The Study attributes these changes to biological and environmental factors as we age. These include the gradual deterioration of our immune system (immunosenescence), altered physiology in the gastrointestinal tract, age-related diseases, and increased exposure to medication and altered diet.

Clinical trials and research referenced in The Study show significant shifts in the abundance of certain bacteria strains in our gut such as Bacteroides, Faecalibacterium, Lachnospiraceae, and Akkermansia. Some studies have shown increases in these strains while others have shown decreases.

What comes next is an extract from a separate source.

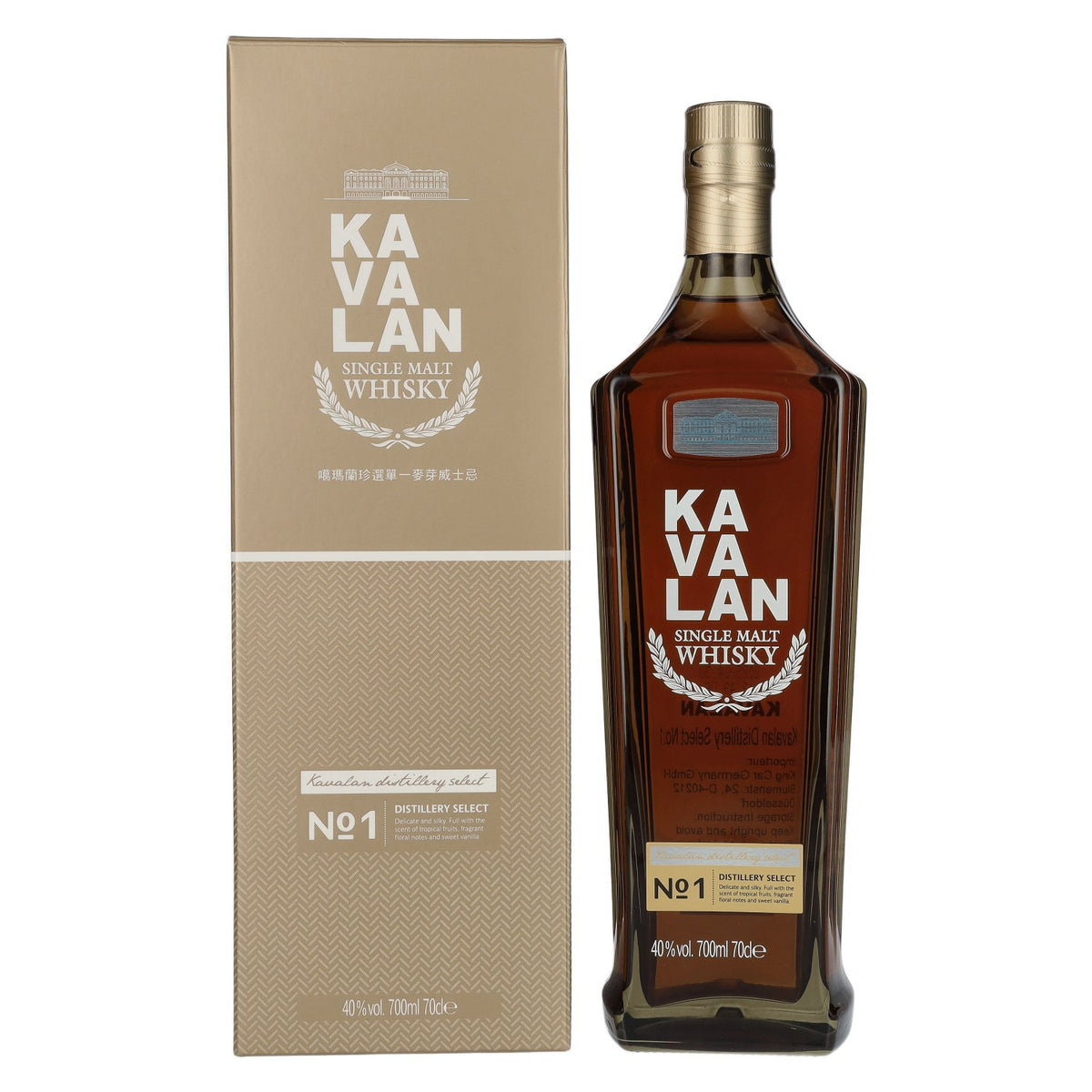 Kavalan DISTILLERY SELECT Single Malt Whisky No. 1 40% Vol. 0.7l in Gift Box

However, studies of fecal microbiome among centenarians across cultures (Italy and South Korea), consistently demonstrated an increase in Akkermansia muciniphila, Collinsella, Clostridium, and Christensenellaceae; and a decrease of Faecalibacterium and Prevotella. This suggests these strains contribute to health maintenance during aging.

As far as mental health maintenance, aging can lead to a decline in neuronal volume, changes in our neurotransmitter levels such as dopamine, serotonin and gamma-aminobutyric acid (GABA).